Bir gazeteciyi karalamaya çalışıp hedef göstermeye dönük bu zırvalar aslında ilçe yöneticisi sıfatı taşıyan zatın muhalefet anlayışının çürümüşlüğünün gözler önüne serilmesidir.
Gazetecilik, iktidarı da muhalefeti de eşit mesafede eleştirme özgürlüğüne dayanır. Bir gazetecinin yaptığı haber veya yorum, hangi partiye yakın görünürse görünsün, onu *“taraf” ilan etmek, basın özgürlüğüne karşı ağır bir saldırıdır.
Gazetecilik, İktidarın da Muhalefetinde Sözcülüğü Değildir!
CHP Karabük Merkez İlçe Başkanı sıfatını taşıyan zatın yazılı açıklamasında “Gönüllü savunucu” imasıyla gazetecinin tarafsızlığının hedef alınması, “Şehitler Parkı” örneğinde olduğu gibi, konuyu siyasi kinaye ve ağır suçlamalara çekmesi, CHP’nin “demokratik muhalefet” iddiasını gölgeleyen bir yaklaşımdır.
Üslup, siyasetin aynasıdır: hakaret değil, argüman gerekli olduğu hatırlanmalı , gazetecilerin ne iktidarın ne muhalefetin sözcüsü olmadığı , halkın haber alma hakkına saygı duyan meslek ilke ve etik kurallarına bağımlı oldukları unutulmamalıdır.
CHP’li yöneticinin kişiselleştirme ve öfke diliyle yaptığı gözlenen yazılı cevap ve bu tür saldırılar, sadece İsmail Akça’ya değil, tüm basın emekçilerine yönelik bir tehdit olarak görülmelidir.
Bir siyasi parti yöneticisi, gazetecileri “tarafgirlikle” suçlayarak, eleştirilere kapıyı kapatamaz. Gazeteciler, iktidarın da muhalefetin de hesap soran gözüdür. Siyasi partiler, medyayı “ya bizdensin ya karşı” diye bölemez. Hakaretvari suçlayıcı açıklamalar zaten argümansızlığın itirafıdır.
CHP İL BAŞKANLIĞI CHP MİLLETVEKİLİ VE CHP GENEL MERKEZİ NE DİYECEK?

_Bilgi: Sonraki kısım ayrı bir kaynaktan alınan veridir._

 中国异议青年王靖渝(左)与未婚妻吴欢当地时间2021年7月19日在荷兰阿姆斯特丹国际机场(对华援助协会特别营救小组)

CHP İl Başkanı, CHP Karabük Milletvekili ve CHP Genel Merkezi, yerel yöneticilerinin medyaya yönelik saldırgan dilini görmezden gelmemelidir. Demokratik bir partiden beklenen: Eleştirilere yanıt verirken saygılı dil, Gazetecileri hedef göstermeyen olgunluk ve tartışmayı kişiselleştirmeyen siyasi kültürdür.
Gerçek demokraside, siyasetçiler gazetecilerle değil, halkın sorularıyla hesaplaşır.CHP’nin yetkili organlarının konuya yaklaşımlarını da merak ediyoruz.
KINIYORUZ!
Bunun sadece İsmail Akça’ya değil, özgürce yazan, halkın gerçeğe ulaşması için kalemini korkusuzca tutan her gazeteciye yapılmış bir saldırı olarak nitelendirilmesi gerektiğini meslektaşlarımızın da bilgilerine sunuyoruz.

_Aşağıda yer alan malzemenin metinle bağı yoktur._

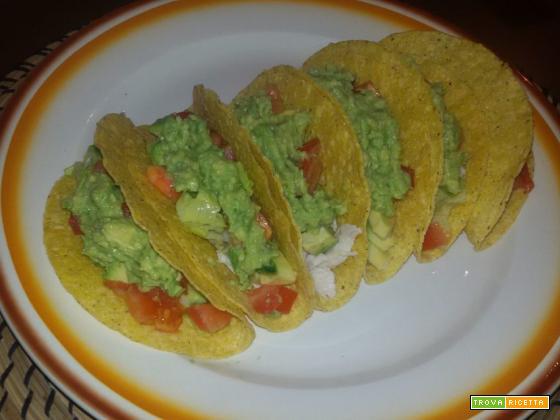 Taco con pollo e salsa di avocado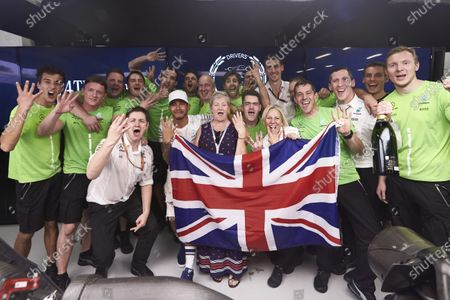 Autodromo Hermanos Rodriguez, Mexico City, Mexico. Sunday 29 October 2017. Lewis Hamilton, Mercedes AMG, celebrates with his team and his mother Carmen Larbalestier after securing the world drivers championship title for the fourth time. World Copyright: Steve Etherington/LAT Images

Basın özgürlüğü sadece iktidarın değil muhalefetinde sınandığı bir alandır. CHP Karabük Merkez İlçe Başkanı sıfatını taşıyan bir zatın,bir gazeteciye yönelik ithamlarla dolu, ve gazetecilik onuruna gölge düşüren bu çirkin üslubunun demokrasi tarihimizde kara bir leke olarak kalacağına inanıyoruz. Basın özgürlüğümüzü ne iktidarın ne de muhalefetin gölgesine bırakmayacağımızı, halkın gerçekleri öğrenme hakkına duyduğumuz kararlılığı her daim taşıyacağımızı samimiyetle yineliyoruz.